Here’s what KSL wants you to believe:

  • Don’t worry about the gondola cutting through the  Designated Granite Chief Wilderness—land Congress wanted permanently protected for us and future generations. Don’t concern yourself with the fact that construction of any kind on that land would forever remove it from the “Public Trust,” never to be wilderness again.
  • Forget that construction and operations of the gondola would directly impact an endangered species, the Sierra yellow-legged frog (the gondola’s ‘Alpine Mid-station’ would sit on known frog habitat).  KSL will claim to  “mitigate” the harm to this species, even though this particular habitat is irreplaceable.
  • Believe them when they tell you that they’ll only run the gondola during the ski season, despite the fact that the ski seasons are shortening. Once the gondola is operational, expect Squaw to request summer operations. It’s an old trick for getting initial approvals through permit processes by minimizing the identification of project impacts. The real profits from the gondola would come from  year-round promotions and operations. KSL is not about to pass up those “benefits” to their private investors.
  • Ignore the implications of offloading 1,400 people at a mid-station so they can take a short walk to Five Lakes and into a real Wilderness, coffee cup and Pokeman in hand. Yet the fragility of this high mountain ecosystem would not withstand this recklessness.
  • Trust them when they tell you that you won’t be able to see or hear the gondola towers, cables, propane tanks, gas pipelines and concrete bunkers from the Wilderness or Five Lakes Area, even though the available maps show Gasex Exploders, fuel storage facilities, numerous towers and pipelines nearby.

KSL is asking that you believe they have your best interest at heart, they will do what is best for the community and the environment. But there is no proof that they have any such motivation. These are the folks that spent $850,000 to kill the local effort to create a community-based government, because it might slow them down. KSL has a singular objective: financial profit.

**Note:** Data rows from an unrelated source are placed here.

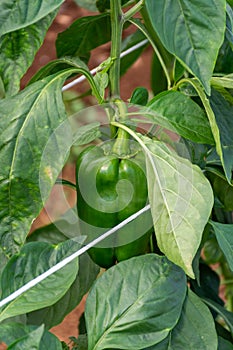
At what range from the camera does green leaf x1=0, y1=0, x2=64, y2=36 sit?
2.34 ft

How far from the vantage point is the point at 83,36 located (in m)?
1.07

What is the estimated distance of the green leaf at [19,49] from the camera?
2.70ft

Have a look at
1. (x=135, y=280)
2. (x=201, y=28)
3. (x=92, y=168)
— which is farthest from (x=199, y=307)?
(x=201, y=28)

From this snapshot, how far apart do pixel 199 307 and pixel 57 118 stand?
0.98ft

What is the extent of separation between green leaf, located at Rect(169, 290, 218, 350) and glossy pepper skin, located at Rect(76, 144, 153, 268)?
0.10 metres

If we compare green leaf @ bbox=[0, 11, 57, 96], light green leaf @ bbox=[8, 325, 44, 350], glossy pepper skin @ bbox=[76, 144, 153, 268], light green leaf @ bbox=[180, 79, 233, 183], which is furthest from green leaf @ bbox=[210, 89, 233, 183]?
light green leaf @ bbox=[8, 325, 44, 350]

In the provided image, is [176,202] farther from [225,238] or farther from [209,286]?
[209,286]

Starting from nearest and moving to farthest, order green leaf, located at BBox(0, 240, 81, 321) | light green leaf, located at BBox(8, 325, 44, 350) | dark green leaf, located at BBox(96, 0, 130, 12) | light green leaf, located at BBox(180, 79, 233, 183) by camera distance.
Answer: light green leaf, located at BBox(8, 325, 44, 350), green leaf, located at BBox(0, 240, 81, 321), light green leaf, located at BBox(180, 79, 233, 183), dark green leaf, located at BBox(96, 0, 130, 12)

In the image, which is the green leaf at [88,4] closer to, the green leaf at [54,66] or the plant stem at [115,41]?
the green leaf at [54,66]

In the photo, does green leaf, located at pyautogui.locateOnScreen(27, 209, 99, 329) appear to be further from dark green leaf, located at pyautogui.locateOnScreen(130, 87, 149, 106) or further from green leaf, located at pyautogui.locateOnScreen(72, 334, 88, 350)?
dark green leaf, located at pyautogui.locateOnScreen(130, 87, 149, 106)

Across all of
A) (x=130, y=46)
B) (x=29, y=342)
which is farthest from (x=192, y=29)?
(x=130, y=46)

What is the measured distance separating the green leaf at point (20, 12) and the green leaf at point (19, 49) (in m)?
0.10

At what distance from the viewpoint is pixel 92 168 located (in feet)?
2.73

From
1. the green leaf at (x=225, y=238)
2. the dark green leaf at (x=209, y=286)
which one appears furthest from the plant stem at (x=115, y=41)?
the dark green leaf at (x=209, y=286)
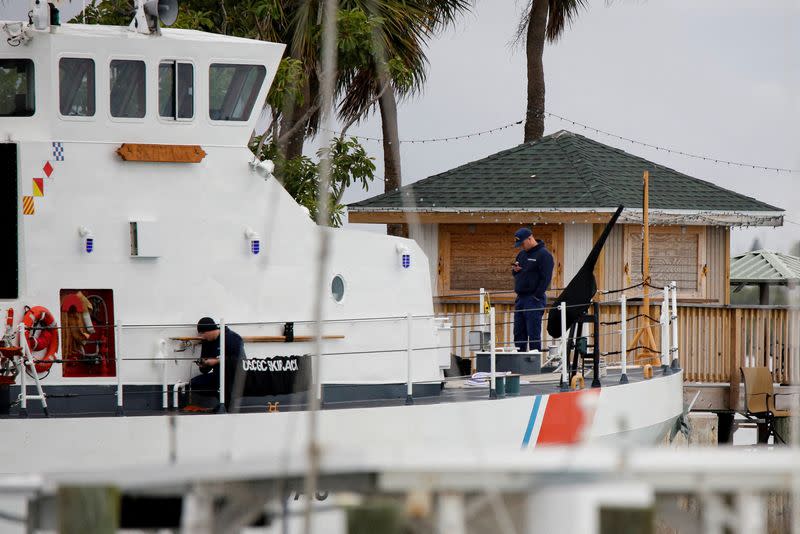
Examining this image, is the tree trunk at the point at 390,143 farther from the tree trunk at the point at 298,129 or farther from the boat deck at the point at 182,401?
the boat deck at the point at 182,401

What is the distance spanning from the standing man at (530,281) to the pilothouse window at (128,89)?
434 cm

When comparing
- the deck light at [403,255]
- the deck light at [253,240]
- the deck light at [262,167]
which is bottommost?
the deck light at [403,255]

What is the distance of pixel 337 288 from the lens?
37.1 feet

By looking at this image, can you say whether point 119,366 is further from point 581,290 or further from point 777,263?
point 777,263

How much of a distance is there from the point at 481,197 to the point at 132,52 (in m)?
9.38

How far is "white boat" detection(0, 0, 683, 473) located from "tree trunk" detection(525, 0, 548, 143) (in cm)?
1455

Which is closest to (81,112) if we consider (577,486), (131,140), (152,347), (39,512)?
(131,140)

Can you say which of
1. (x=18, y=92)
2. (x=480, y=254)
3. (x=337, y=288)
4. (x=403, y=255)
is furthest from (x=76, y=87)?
(x=480, y=254)

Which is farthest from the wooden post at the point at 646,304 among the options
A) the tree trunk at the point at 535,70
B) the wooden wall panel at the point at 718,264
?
the tree trunk at the point at 535,70

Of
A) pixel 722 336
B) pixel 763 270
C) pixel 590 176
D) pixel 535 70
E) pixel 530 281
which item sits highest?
pixel 535 70

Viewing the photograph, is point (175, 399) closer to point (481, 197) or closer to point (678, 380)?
point (678, 380)

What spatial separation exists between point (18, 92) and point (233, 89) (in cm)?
180

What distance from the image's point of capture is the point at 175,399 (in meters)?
10.1

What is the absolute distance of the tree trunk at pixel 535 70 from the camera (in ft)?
82.0
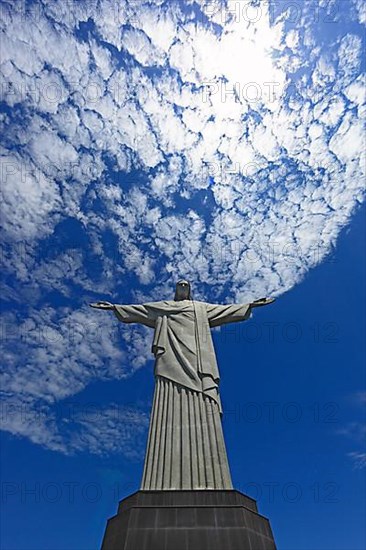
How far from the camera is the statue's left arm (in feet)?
40.0

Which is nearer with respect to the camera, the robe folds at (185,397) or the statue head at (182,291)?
the robe folds at (185,397)

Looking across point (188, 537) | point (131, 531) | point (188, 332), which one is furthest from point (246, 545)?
point (188, 332)

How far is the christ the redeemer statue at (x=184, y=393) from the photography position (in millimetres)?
8961

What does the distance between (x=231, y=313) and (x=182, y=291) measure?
66.7 inches

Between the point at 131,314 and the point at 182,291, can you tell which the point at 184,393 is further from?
the point at 182,291

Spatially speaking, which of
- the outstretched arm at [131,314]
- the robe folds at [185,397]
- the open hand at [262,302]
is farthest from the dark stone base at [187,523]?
the open hand at [262,302]

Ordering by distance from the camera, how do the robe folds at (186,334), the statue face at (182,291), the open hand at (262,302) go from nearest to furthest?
1. the robe folds at (186,334)
2. the open hand at (262,302)
3. the statue face at (182,291)

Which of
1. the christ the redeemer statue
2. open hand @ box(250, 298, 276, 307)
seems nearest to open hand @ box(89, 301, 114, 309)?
the christ the redeemer statue

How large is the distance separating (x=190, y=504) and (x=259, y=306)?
5.85m

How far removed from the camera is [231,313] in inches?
485

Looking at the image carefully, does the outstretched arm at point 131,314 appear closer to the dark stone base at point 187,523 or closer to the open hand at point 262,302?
the open hand at point 262,302

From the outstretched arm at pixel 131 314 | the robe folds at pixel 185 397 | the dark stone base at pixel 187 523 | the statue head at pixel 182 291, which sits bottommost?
the dark stone base at pixel 187 523

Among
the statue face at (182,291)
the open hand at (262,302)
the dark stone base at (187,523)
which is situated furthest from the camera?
the statue face at (182,291)

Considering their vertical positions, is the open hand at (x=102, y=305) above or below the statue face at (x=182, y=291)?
below
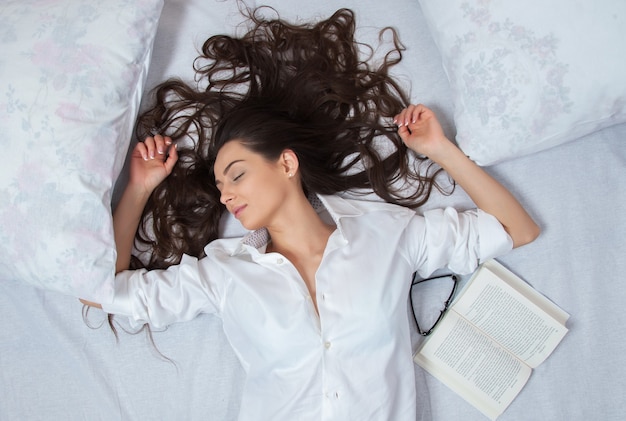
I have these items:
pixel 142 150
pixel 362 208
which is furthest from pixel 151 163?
pixel 362 208

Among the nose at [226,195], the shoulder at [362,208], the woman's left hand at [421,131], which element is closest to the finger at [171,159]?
the nose at [226,195]

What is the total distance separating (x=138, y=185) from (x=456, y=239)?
104 cm

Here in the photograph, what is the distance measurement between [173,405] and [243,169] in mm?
804

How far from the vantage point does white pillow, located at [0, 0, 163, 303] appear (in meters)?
1.61

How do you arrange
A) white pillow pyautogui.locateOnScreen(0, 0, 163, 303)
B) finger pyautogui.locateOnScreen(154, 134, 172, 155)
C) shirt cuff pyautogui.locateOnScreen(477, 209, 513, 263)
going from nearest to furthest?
white pillow pyautogui.locateOnScreen(0, 0, 163, 303) < shirt cuff pyautogui.locateOnScreen(477, 209, 513, 263) < finger pyautogui.locateOnScreen(154, 134, 172, 155)

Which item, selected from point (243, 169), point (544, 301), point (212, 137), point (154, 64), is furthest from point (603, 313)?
point (154, 64)

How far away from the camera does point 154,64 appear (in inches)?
78.5

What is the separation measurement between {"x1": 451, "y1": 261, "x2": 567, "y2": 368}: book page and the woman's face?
0.71m

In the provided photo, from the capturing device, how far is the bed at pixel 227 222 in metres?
1.63

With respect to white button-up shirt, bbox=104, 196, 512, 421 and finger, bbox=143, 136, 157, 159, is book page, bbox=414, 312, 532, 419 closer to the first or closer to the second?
white button-up shirt, bbox=104, 196, 512, 421

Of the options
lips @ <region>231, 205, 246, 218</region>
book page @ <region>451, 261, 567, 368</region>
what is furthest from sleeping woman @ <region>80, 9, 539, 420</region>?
book page @ <region>451, 261, 567, 368</region>

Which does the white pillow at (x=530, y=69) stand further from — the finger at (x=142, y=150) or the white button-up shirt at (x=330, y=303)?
the finger at (x=142, y=150)

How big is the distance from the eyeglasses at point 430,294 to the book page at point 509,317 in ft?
0.14

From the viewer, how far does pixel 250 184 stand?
1.66 meters
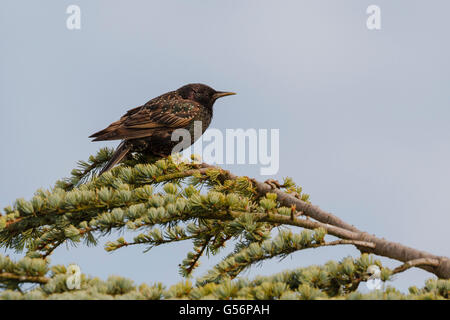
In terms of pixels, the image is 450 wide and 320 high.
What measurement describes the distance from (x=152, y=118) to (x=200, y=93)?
996 millimetres

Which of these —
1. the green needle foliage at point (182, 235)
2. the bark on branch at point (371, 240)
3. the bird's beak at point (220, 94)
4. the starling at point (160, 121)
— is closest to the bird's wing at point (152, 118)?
the starling at point (160, 121)

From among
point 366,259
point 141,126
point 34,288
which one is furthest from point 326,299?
point 141,126

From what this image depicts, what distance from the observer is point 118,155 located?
5.45 metres

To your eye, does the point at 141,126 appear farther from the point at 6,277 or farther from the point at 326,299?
the point at 326,299

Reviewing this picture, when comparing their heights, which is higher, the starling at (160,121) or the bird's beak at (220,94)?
the bird's beak at (220,94)

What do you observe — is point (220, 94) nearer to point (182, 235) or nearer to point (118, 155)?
point (118, 155)

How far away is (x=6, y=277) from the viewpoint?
9.24ft

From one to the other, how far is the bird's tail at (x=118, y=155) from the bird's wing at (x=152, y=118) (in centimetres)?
10

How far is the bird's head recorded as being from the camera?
6988 millimetres

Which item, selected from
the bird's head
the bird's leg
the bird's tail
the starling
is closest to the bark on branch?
the bird's leg

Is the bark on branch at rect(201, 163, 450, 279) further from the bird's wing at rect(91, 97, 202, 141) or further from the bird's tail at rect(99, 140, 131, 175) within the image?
the bird's wing at rect(91, 97, 202, 141)

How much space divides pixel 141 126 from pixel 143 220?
8.53 ft

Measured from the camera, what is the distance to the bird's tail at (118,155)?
17.5ft

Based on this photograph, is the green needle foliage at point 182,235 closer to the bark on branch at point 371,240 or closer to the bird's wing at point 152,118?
the bark on branch at point 371,240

We, the folks at Protect Granite Chief, have no such financial incentive. We are  simply a group of citizens committed to protecting the Granite Chief Wilderness and Five Lakes for future generations.

This is what we believe:

  • We believe our children should see Tahoe in as much of it’s incredible splendor as we can give them. These special areas that hold exceptional natural beauty must be preserved for the future, not exploited for private gain.
  • We believe that safety and environmental stewardship is more important than profit. As we’ve seen countless times, when corporations put profits before safety and protecting the environment, the consequences can be dire. (Remember BP and the Deepwater horizon spill).
  • We believe that allowing KSL to turn these natural resources into a ‘Disneyland in the Sierras’ is short-sighted and too high a cost to our public lands and our future generations.
  • We believe in the power of good people banding together to stop private corporate profiteering that would harm the public’s natural resources and jeopardize the safety of the community.
  • We believe in you. Do you believe in us? Click here to donate to the cause. 
These existing gondola cables at Squaw Valley show what is proposed to cross Granite Chief Wilderness Area.
These existing gondola cables at Squaw Valley show what is proposed to cross Granite Chief Wilderness Area

 

 

One thought on “Welcome To The Fight

  1. The Granite Chief Wilderness is a place to preserve for generations to come. The quiet and pristine area of Granite Chief and Five Lakes is something to enjoy after a long hike. A gondola from Squaw to Alpine will destroy this wilderness area. Let the skiers enjoy Squaw one day and Alpine the next, or use the shuttle between the two resorts. Please join in stopping the Gondola.